* **Task to carry out**: Where the string "Tighten" shows up in a line of the records, copy that line.

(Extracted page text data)

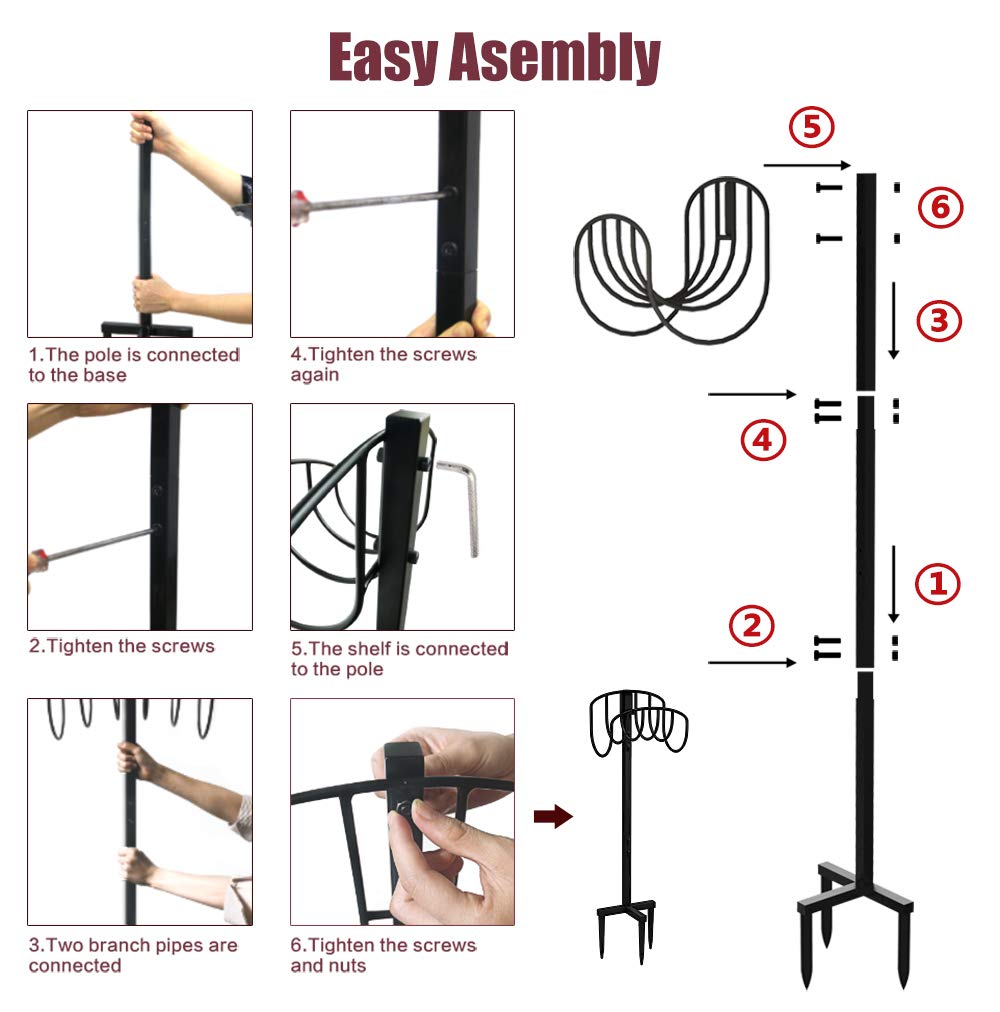 Easy Asembly

1.The pole is connected to the base

4.Tighten the screws again

2.Tighten the screws

5.The shelf is connected to the pole

3.Two branch pipes are connected

6.Tighten the screws and nuts

5

6

3

4

1

2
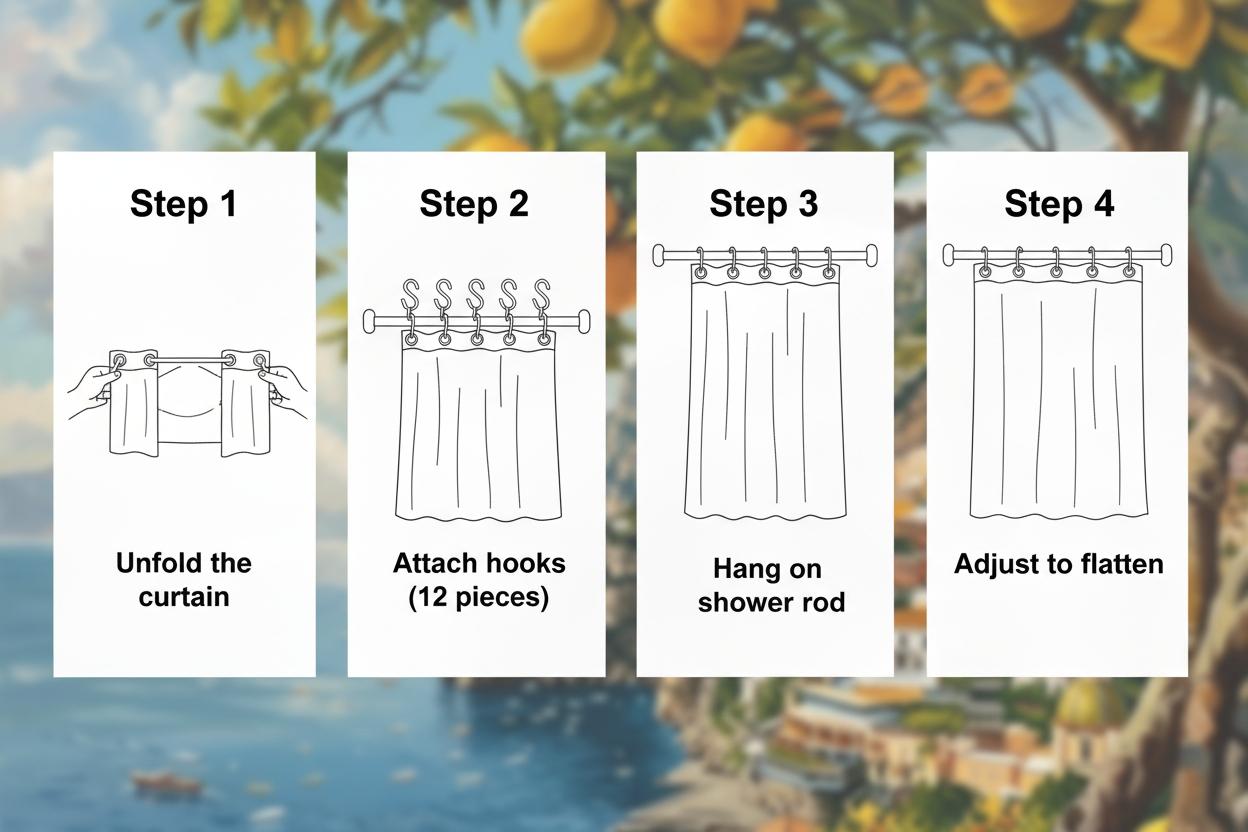 Step 1

Unfold the curtain

Step 2

Attach hooks (12 pieces)

Step 3

Hang on shower rod

Step 4

Adjust to flatten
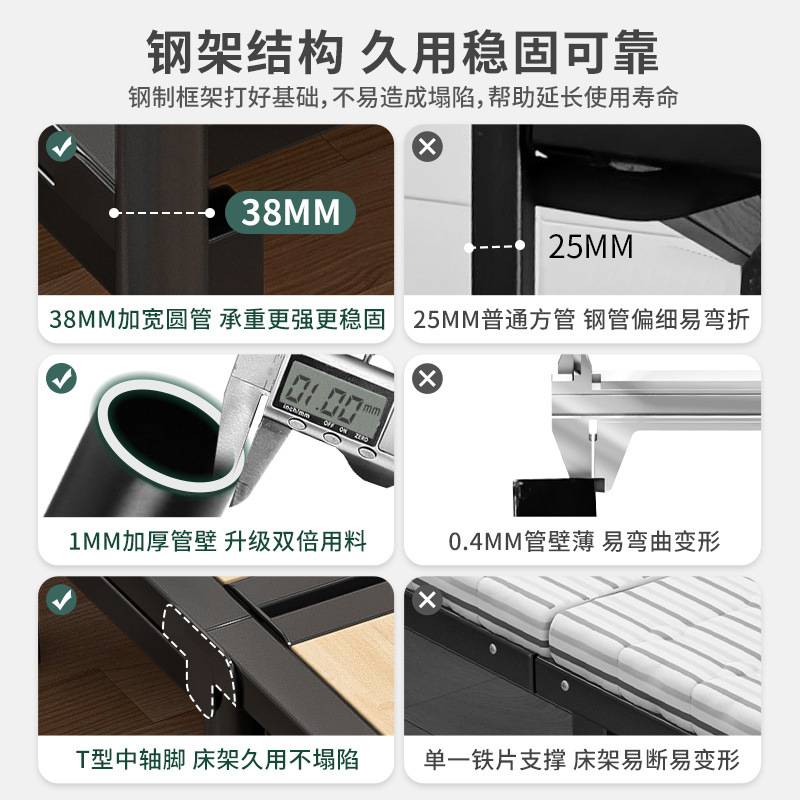 钢架结构 久用稳固可靠

钢制框架打好基础,不易造成塌陷,帮助延长使用寿命

38MM

38MM加宽圆管 承重更强更稳固

25MM

25MM普通方管 钢管偏细易弯折

01.00 mm

inch/mm OFF ON ZERO

1MM加厚管壁 升级双倍用料

0.4MM管壁薄 易弯曲变形

T型中轴脚 床架久用不塌陷

单一铁片支撑 床架易断易变形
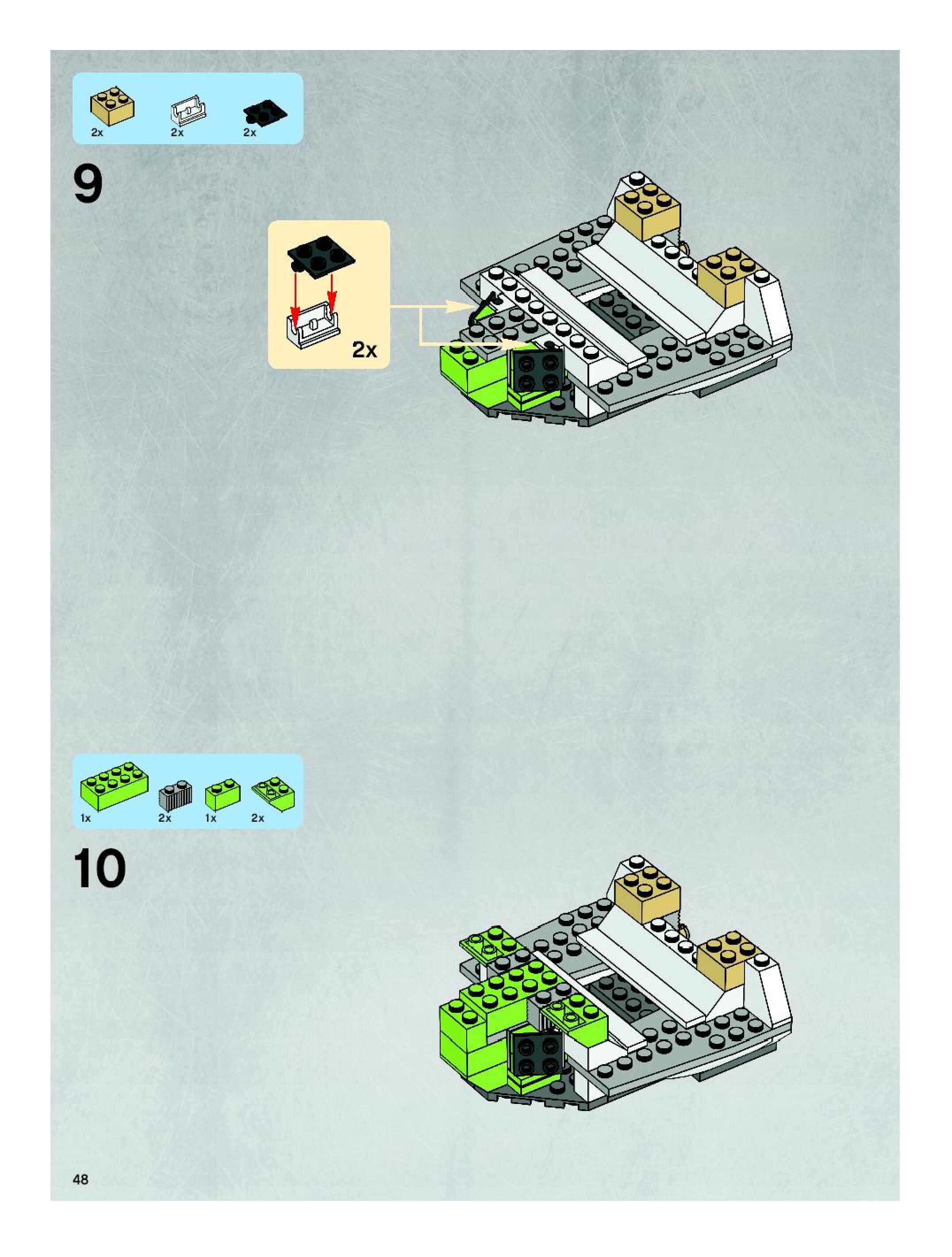 2x 2x 2x

9

2x

1x 2x 1x 2x

10

48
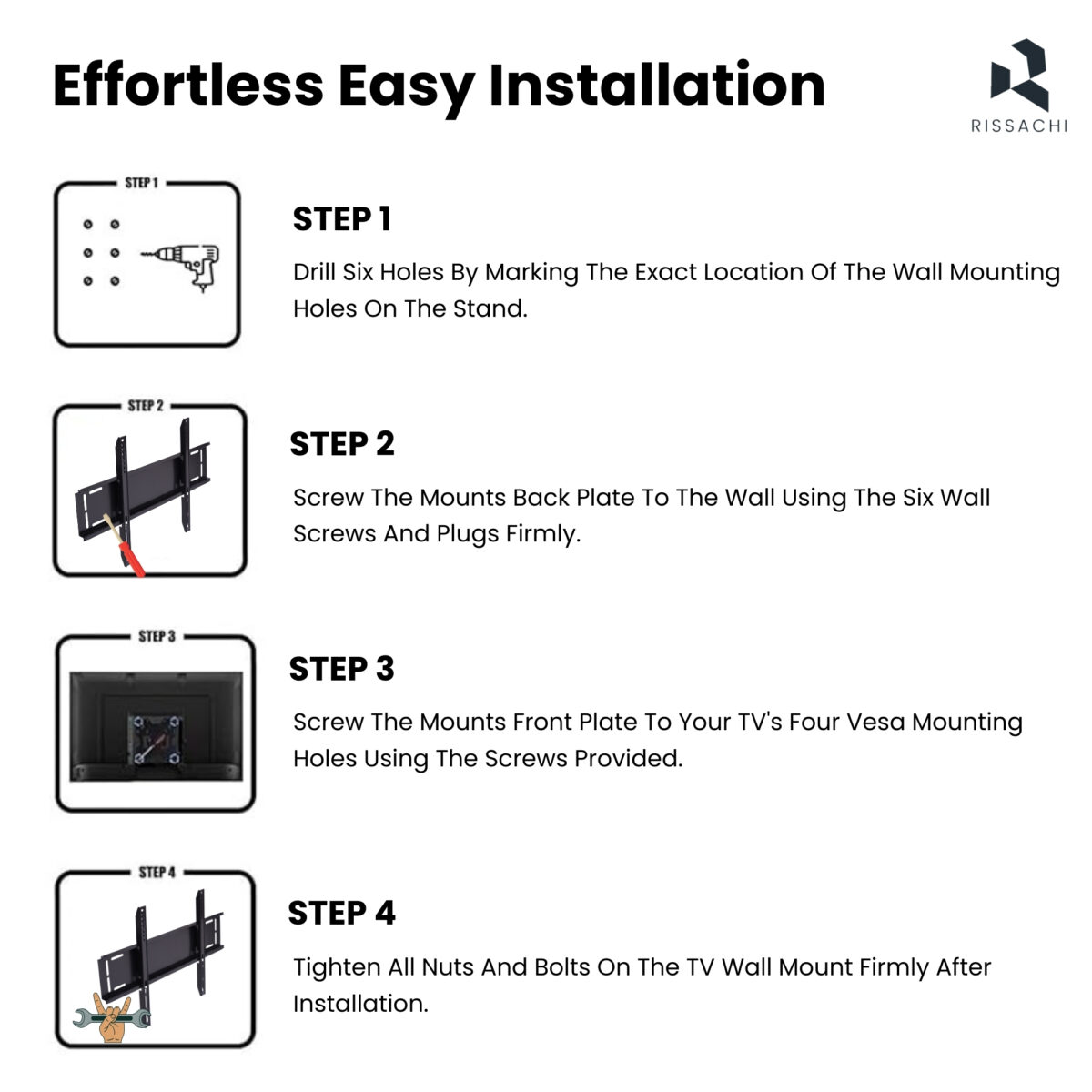 Effortless Easy Installation

RISSACHI

STEP 1

STEP 1

Drill Six Holes By Marking The Exact Location Of The Wall Mounting Holes On The Stand.

STEP 2

STEP 2

Screw The Mounts Back Plate To The Wall Using The Six Wall Screws And Plugs Firmly.

STEP 3

STEP 3

Screw The Mounts Front Plate To Your TV's Four Vesa Mounting Holes Using The Screws Provided.

STEP 4

STEP 4

Tighten All Nuts And Bolts On The TV Wall Mount Firmly After Installation.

* **Answer for the task**:
4.Tighten the screws again
2.Tighten the screws
6.Tighten the screws and nuts
Tighten All Nuts And Bolts On The TV Wall Mount Firmly After Installation.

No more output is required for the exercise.